Planning, heritage and Chinese women architects

Titles to enjoy on the lounger this summer cover women architects in China, neighbourhood planning, and rescue and reuse

New Chinese Architecture: Twenty Women Building 
the Future
Austin Williams. Thames & Hudson. 256p HB £29.95

It might be enough to turn out a book on 20 new architects practising in China but author Williams, honorary fellow at XJTLU University in Suzhou, China, has gone one better and brought out a book on 20 female architects. With the acknowledged assistance of a team of female helpers, the book offers an engaging snapshot of their output across China at a variety of scales. After a short dedication to Zaha Hadid and introduction from Williams positioning the rise of women in the Chinese construction world, the book devotes the rest of its pages to the individual practitioners. Given that this is a showcase text, expect little by way of critical thinking and a lot of sexy photos – here delivered in spades. But overall it is an inspiring read, illustrating the breadth of imagination and style coming from the current generation of China’s architects. 

Neighbourhood Planning in Practice
Gavin Parker, Kat Salter and Matthew Wargent eds. Lund Humphries. 160p HB £29.95

Part of a series of 12 ‘Concise Guides to Planning’ by experts in the field, first impressions of this book promise much.

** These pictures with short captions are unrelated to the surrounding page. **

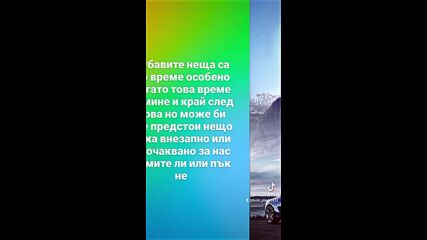 2025-02-11-134816519.mp4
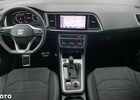 Сеат Ateca, об'ємом двигуна 1.5 л та пробігом 21 тис. км за 28704 $, фото 20 на Automoto.ua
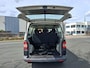 Volkswagen Transporter Kombi 2.0 TDI L2H1 BM Comfortline 9 PERSONEN UITVOERING GEWOON SUPER MOOIE BUS MET AIRCO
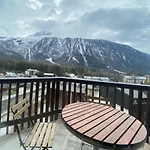 Residence Au Coeur D\'Argentiere
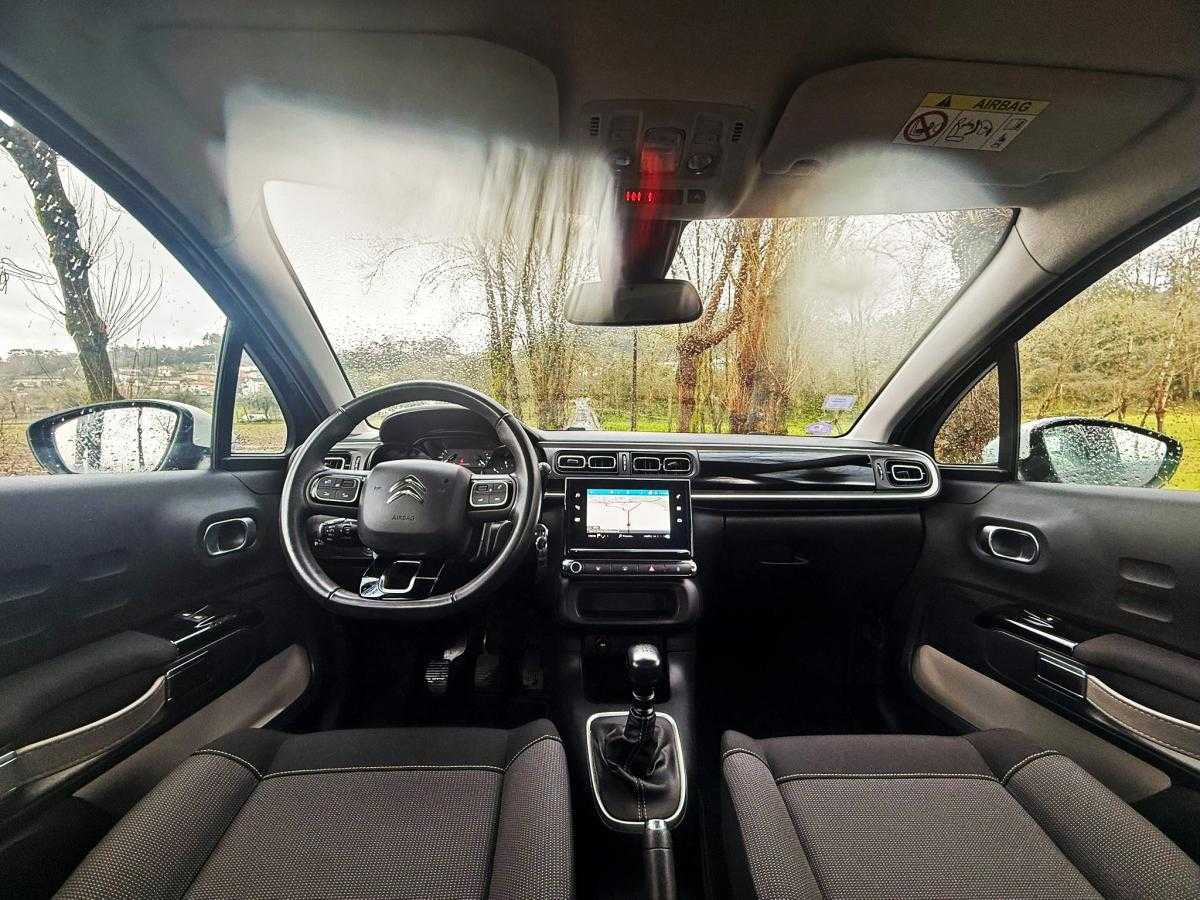 citroen-c3-2021-gasolina-1199cc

Like all in the series, it has a captivating front cover design.  The foreword states the objective – to guide professionals and lay people alike through simply navigating  the Neighbourhood Planning maze. But broken down into nine chapters, the layout and graphic style of the book seem to achieve the exact opposite. Poorly illustrated with black and white images and with little by way of tables or graphic illustrations, impenetrability pervades. This extends to the text, which seems to emulate the style of the very planning documents readers will have to interpret. There’s no doubting the skills set of the authors – all professors at Reading University’s Henley Business School – but this seems to be an example of the message being lost in the medium.  

Rescue and Reuse: Communities, Heritage and Architecture
Merlin Waterson. Ian Morrison ed. RIBA Publishing 
166p HB £40

There are important examples here of UK properties that have benefited from the kind of sensitive restoration that Waterson, a former director of historic properties at the National Trust, promotes. Its 10 well-illustrated themed chapters contain case studies on Granby Four streets, Devonport Town Hall, Porthmeor Studios in St Ives, William Morris’ Kelmscott Manor and Richard III’s tomb. But despite the specificity of case study, there is an unsatisfyingly general approach. Part of this could be the lack of information on the technical challenges that presented themselves in each case; secondly, despite their re-use, there is a non-critical view that ignores the gnawing sense of a ‘Disneyfication’ of our historic landscape. The author might argue his book on saving buildings under threat is not the place for addressing this; but if it’s not, where is?